M. Arthur a été congédié de cette station en 2018 après avoir qualifié dans son émission la rue Saint-Jean de « boulevard sida ».
« On était souvent en désaccord, mais c’était correct, c’était comme ça. Lui, c’était lui, moi, c’était moi », convient l’ancienne vice-première ministre, qui ne conserve pas moins « un souvenir extrêmement précieux et positif de [sa] collaboration avec André Arthur ».

Au tournant des années 1980, le « roi des ondes » faisait la pluie et le beau temps à Québec à titre de morning man le plus écouté.
« Il était absolument sans compromis dans sa vision de faire de la radio » quitte à ce qu’il « y ait des gens écorchés au passage », remarque Alain Dufresne, directeur du Collège radio télévision de Québec.
« Lui, ce qu’il disait essentiellement, c’était : “T’as pas le droit d’être plate à la radio” », pointe-t-il. Un mantra que plusieurs de ses collaborateurs ont entendu.

Proximité avec son public
La sénatrice Josée Verner note de son côté la « proximité » qu’André Arthur avait avec son public, ce qui lui a bien servi pour devenir l’un des rares députés indépendants du Québec à se faire élire au fédéral.

### SECTION DES DONNÉES:
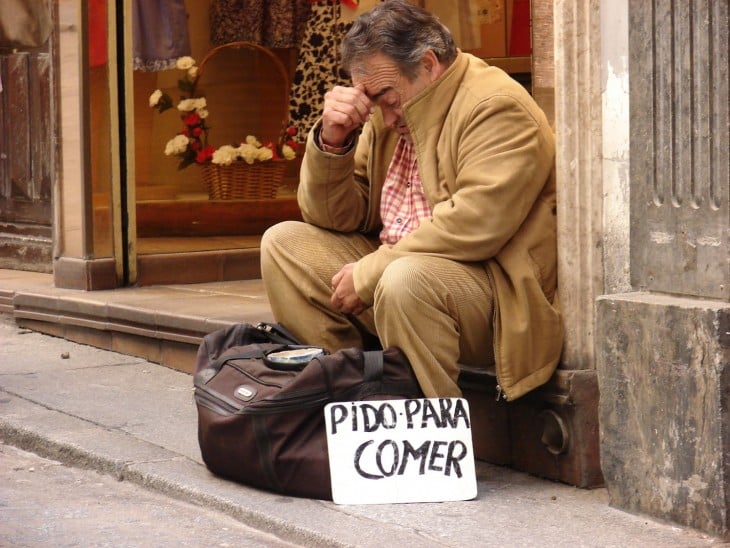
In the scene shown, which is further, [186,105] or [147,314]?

### CONSIGNE 1:
Recopiez fidèlement le passage du texte sur André Arthur qui va de « Au tournant des » jusqu'à « élire au fédéral. » inclusivement.
### CONSIGNE 2:
Répondez brièvement aux questions suivantes à partir du texte sur André Arthur.
(a) En quelle année M. Arthur a-t-il été congédié de la station ?
(b) Quel surnom le texte donne-t-il à André Arthur au tournant des années 1980 ?
(c) Qui est le directeur du Collège radio télévision de Québec ?

### ZONE DE RÉPONSE 1:
Au tournant des années 1980, le « roi des ondes » faisait la pluie et le beau temps à Québec à titre de morning man le plus écouté.
« Il était absolument sans compromis dans sa vision de faire de la radio » quitte à ce qu’il « y ait des gens écorchés au passage », remarque Alain Dufresne, directeur du Collège radio télévision de Québec.
« Lui, ce qu’il disait essentiellement, c’était : “T’as pas le droit d’être plate à la radio” », pointe-t-il. Un mantra que plusieurs de ses collaborateurs ont entendu.

Proximité avec son public
La sénatrice Josée Verner note de son côté la « proximité » qu’André Arthur avait avec son public, ce qui lui a bien servi pour devenir l’un des rares députés indépendants du Québec à se faire élire au fédéral.

### ZONE DE RÉPONSE 2:
(a) En 2018.
(b) Le « roi des ondes ».
(c) Alain Dufresne.